[START]
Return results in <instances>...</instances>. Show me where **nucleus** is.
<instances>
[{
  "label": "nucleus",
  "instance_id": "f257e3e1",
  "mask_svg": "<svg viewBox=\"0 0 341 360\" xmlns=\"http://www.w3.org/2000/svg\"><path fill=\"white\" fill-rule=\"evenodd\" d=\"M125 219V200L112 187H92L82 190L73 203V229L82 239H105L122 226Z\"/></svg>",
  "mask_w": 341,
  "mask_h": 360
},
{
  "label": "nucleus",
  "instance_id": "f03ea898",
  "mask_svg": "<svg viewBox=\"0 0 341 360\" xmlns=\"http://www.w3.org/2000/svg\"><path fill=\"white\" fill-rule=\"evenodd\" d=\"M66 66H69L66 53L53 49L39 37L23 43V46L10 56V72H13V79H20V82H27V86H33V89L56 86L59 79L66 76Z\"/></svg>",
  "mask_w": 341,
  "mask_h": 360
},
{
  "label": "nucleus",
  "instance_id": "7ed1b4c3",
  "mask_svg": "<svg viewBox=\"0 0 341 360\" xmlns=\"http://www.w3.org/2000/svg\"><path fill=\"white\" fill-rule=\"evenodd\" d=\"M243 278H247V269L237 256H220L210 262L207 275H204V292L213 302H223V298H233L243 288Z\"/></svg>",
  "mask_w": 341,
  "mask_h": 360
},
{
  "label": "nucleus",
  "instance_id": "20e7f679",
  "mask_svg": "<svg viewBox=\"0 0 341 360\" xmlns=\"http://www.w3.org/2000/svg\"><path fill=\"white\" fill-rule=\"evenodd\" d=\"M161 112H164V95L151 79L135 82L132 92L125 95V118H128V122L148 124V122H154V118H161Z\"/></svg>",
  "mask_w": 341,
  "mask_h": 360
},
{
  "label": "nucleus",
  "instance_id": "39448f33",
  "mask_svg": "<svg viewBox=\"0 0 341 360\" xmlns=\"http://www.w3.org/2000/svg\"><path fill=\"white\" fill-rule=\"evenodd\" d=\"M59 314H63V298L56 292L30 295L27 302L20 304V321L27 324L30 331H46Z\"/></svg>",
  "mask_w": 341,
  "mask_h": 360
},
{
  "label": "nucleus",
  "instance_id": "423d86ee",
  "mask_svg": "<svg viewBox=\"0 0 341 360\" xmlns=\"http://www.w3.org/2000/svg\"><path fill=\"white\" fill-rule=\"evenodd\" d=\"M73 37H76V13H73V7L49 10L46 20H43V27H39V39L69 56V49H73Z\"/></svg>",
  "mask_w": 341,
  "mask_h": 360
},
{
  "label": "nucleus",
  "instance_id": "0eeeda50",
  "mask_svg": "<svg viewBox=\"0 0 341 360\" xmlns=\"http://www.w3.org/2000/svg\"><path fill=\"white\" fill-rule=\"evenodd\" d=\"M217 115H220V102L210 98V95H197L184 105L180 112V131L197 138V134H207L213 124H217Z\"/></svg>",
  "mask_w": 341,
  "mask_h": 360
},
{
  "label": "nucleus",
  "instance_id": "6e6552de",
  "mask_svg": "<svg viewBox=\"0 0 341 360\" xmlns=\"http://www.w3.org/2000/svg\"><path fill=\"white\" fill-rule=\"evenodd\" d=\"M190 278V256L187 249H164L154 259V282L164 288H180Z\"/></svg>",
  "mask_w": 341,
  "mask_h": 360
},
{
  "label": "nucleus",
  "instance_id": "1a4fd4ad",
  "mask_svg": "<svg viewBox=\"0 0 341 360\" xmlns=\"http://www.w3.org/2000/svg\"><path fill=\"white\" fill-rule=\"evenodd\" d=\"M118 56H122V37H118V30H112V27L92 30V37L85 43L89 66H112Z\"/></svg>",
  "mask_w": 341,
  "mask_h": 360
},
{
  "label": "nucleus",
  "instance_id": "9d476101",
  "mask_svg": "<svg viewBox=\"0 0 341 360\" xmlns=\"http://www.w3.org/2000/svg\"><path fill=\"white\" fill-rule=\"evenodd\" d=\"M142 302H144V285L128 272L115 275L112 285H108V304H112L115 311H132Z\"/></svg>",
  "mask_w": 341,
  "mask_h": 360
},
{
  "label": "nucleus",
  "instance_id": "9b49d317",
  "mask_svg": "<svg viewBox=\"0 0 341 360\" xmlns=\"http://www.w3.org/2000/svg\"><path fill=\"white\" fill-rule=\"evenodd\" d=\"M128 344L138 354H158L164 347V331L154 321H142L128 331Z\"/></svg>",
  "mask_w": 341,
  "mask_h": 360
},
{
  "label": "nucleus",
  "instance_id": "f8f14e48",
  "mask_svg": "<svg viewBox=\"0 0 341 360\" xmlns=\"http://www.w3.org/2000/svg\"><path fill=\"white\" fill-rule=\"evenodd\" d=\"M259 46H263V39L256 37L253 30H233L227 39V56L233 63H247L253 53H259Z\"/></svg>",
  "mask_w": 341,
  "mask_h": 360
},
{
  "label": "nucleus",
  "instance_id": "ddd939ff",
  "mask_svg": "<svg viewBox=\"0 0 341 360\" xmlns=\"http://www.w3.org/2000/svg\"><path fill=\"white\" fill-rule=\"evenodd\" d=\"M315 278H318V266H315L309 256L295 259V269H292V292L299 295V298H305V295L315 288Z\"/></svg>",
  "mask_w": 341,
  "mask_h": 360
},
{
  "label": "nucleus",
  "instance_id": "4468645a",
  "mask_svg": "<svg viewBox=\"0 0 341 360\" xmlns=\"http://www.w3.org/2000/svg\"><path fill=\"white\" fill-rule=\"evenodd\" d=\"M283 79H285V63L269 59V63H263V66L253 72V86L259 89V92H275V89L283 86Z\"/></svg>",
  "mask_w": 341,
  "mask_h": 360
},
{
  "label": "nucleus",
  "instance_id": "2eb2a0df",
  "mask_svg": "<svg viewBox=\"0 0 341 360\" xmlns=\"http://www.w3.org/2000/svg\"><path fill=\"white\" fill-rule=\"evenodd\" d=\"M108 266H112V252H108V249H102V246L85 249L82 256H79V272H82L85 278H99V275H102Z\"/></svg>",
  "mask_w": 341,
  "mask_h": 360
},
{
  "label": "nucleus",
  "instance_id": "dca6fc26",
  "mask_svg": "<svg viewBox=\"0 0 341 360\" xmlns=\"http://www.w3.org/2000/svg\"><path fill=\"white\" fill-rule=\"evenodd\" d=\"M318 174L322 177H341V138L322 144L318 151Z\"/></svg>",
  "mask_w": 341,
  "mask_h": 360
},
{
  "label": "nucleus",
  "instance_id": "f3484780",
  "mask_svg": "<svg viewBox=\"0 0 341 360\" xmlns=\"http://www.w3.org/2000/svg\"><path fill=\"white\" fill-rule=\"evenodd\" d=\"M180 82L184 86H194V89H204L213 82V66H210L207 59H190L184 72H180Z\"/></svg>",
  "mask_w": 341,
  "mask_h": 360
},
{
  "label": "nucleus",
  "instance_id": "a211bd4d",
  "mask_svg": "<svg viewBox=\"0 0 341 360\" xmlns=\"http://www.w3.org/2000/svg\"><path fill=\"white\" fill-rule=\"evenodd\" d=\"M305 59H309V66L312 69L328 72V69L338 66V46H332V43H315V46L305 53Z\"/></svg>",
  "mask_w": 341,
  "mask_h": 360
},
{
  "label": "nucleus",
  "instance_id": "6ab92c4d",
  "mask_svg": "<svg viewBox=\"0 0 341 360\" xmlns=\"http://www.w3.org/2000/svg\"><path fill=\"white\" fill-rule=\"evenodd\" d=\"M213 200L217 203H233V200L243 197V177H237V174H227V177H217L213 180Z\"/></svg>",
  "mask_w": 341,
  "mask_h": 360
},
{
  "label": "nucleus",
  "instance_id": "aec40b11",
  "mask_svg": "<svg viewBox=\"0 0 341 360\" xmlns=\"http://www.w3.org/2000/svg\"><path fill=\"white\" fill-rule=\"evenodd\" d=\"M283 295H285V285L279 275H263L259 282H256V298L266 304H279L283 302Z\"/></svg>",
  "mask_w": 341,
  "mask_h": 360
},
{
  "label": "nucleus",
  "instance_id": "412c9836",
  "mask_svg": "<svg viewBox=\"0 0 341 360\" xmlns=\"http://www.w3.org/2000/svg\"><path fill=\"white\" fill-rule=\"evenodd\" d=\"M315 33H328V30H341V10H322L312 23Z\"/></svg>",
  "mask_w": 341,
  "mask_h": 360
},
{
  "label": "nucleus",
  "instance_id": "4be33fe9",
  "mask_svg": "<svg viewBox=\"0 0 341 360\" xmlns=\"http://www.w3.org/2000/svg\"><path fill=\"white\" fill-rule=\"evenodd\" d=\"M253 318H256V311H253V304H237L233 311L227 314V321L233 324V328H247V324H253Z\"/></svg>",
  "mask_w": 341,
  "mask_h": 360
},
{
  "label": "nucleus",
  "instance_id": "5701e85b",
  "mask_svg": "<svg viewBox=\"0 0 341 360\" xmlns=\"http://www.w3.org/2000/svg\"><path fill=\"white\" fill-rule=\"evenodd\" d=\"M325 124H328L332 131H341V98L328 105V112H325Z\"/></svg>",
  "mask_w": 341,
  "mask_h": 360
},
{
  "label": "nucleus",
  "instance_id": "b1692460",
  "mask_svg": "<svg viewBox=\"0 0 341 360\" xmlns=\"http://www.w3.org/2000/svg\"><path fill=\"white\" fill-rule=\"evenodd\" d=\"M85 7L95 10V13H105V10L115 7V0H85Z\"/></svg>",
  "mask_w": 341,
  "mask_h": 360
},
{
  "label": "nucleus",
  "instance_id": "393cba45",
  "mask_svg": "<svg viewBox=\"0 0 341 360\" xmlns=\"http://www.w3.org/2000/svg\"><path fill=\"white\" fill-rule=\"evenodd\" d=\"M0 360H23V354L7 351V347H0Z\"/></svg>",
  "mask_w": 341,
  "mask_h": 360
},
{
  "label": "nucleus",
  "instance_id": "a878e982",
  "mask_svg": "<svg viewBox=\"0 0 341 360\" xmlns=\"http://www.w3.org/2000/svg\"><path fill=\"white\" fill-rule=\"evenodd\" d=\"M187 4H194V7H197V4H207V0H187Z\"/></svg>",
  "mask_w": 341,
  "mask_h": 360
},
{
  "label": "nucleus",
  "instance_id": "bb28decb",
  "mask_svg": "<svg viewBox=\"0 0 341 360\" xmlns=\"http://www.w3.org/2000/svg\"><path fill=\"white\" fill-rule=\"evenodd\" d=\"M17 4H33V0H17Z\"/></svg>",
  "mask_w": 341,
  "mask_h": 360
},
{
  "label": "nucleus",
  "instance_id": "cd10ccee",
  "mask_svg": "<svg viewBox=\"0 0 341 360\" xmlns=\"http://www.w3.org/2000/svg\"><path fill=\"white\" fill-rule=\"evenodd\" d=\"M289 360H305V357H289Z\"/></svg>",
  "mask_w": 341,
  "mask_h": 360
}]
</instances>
[END]
_THE PROBLEM_
Count the lines in the rows above that contain the string "instances", treating uppercase and lowercase as different. Give only the number.

_EXERCISE OUTPUT_
3